We are experiencing a changing landscape where educational institutions are recognising the missing link in traditional university recruitments. Today’s society is sending a message to young people that emphasizes personal success rather than concern for others and the common good as the ATAR scores seems to be the quintessential element to getting into university.
Harvard University’s recent ‘Turning the tide’ report is paving the way for a fair admissions process to reduce achievement pressure and level the playing field. A recent panel discussion hosted by La Trobe University, ‘Rethinking University Admissions’, explored the implications of relying on technology systems and ATAR scores during recruitment. It was discussed that most university admissions are mature aged students therefore only 31 per cent are based on a students’ ATAR. The current system also alienates students who may be experiencing a social disadvantage which could negatively affect their score and ability to participate in extra-curricular activities which is also highly regarded. These students may be helping out on the family farm or caring for their siblings but won’t get the recognition they deserve and the same opportunities if nothing changes.
La Trobe University is one of few educational institutions that place a high premium on young volunteers with their Aspire program. Students who have volunteering and community engagement experience are applauded for their efforts and offered early entry into the university. Employers are also beginning to reflect these values.
As a partner of the Aspire program, The Duke of Edinburgh’s Award provides a pathway into education. All Bronze, Silver and Gold Award Holders will automatically qualify for the community engagement criteria of the program.
In a recent CIPD survey in the UK, 67% of companies surveyed found that entry-level candidates with voluntary experience have more employability. The same survey also affirmed 82% agreed volunteering develops team working skills, 80% said it had a profound impact on communication whilst time management and prioritisation, problem-solving, adaptability and leadership talent were also identified as key competencies young people with volunteering experience bring to the workplace.
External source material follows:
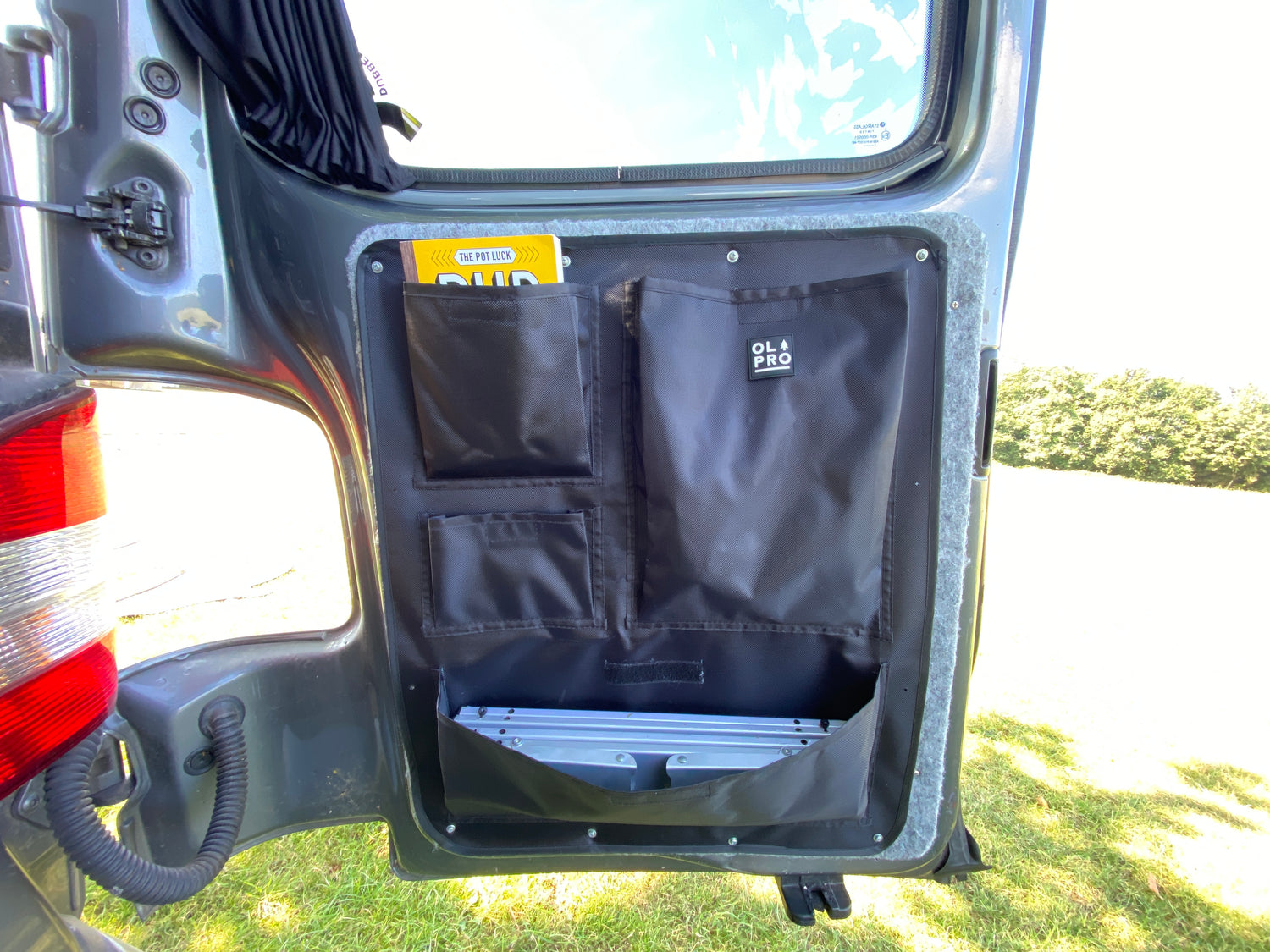 OLPRO - VW T5/T6 Rear Barn Door Storage Organisers | OL648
At the Duke of Ed, we are incredibly pleased to provide young Victorians with a program that facilitates and embraces volunteer experience. Structured as part of the Award, this service component encourages the discipline and routine of volunteering with the aim of creating a lifelong practice of community involvement and voluntary service.
It’s not often that a candidate is offered a job purely on their academic results.Understanding them as people, as team players, as problem solvers, their commitment, leadership, ethics and resilience are very important. The Duke of Ed provides young people with a framework that clearly talks to these requirements and demonstrates these skills.
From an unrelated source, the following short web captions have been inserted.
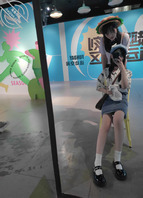 曝光烟台大三反差母狗，想看各位海友羞辱她2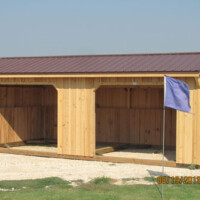run in shed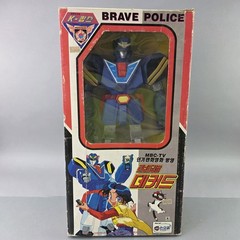Brave Police J-Decker 18″ Action Gokin Figure Shogun Manga Vintage OPEN BOX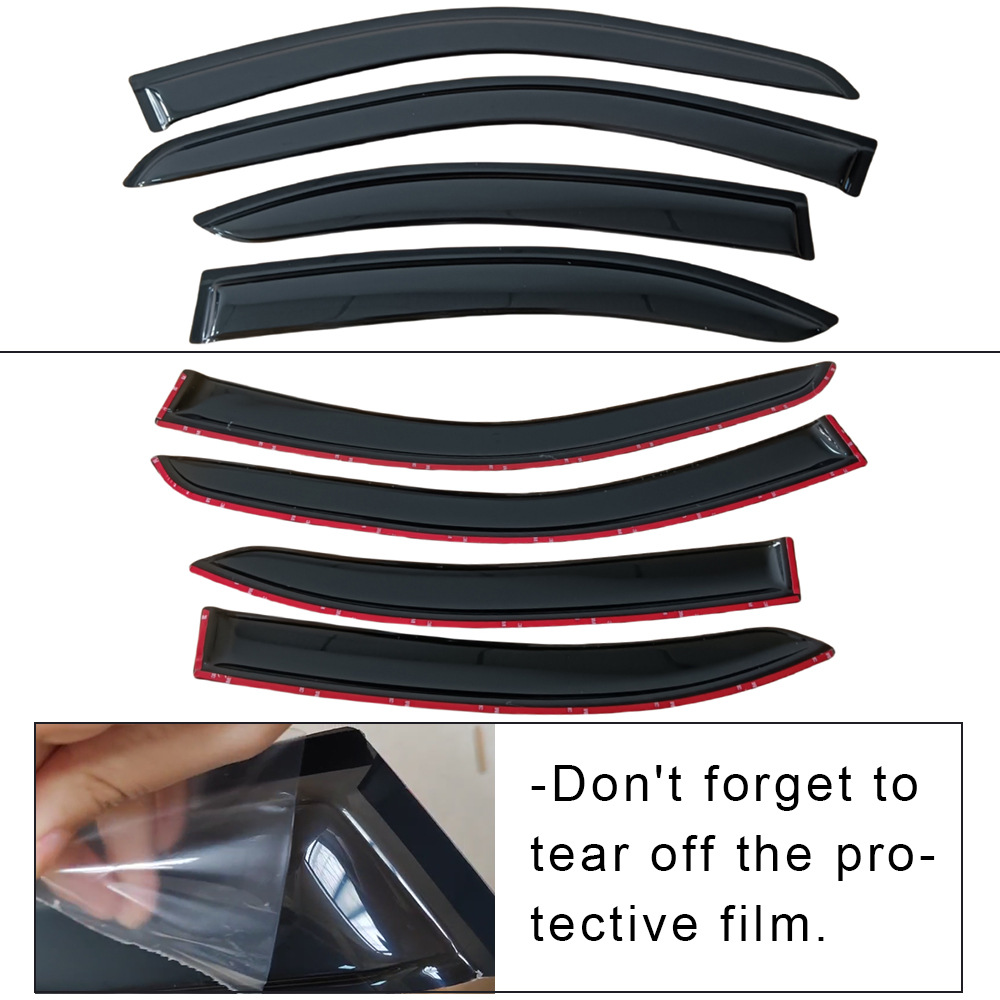 适用奔驰MERCEDES-BENZ E-CLASS W211 Sedan 2003-2009晴雨挡侧窗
In the UK a large number of employers look at Duke of Ed as one of the key extra-curricular activity undertaken by a young person. In Australia, we have followed and embarked on a similar campaign to raise employer’s awareness of the high calibre of talent of our Award Holders. Across Australia, over 35,000 young people volunteer every year as part of The Award and are left with life and leadership skills that continue to open doors.
Nhu Quach, 2015 Gold Award Holder
The Award gave me the confidence and necessary skills to obtain part-time employment as a pharmacy assistant. The service component of The Award developed my ability to approach customers and provide my service to them. Time management is also a key skill that the Gold Award help me develop as I completed my Award during VCE. My employers recognised the commitment required to complete The Award and it was a key standout from my resume that helped me gain employment.
The Award also helped me receive a conditional offer from La Trobe University to study a Bachelor of Applied Science/Master of Physiotherapy - my dream course! La Trobe recognised my service to the community and rewarded me with an early offer into the Aspire program. The Award helped me recognise the importance of being of service to others and that’s what I hope to continue in a career in physiotherapy.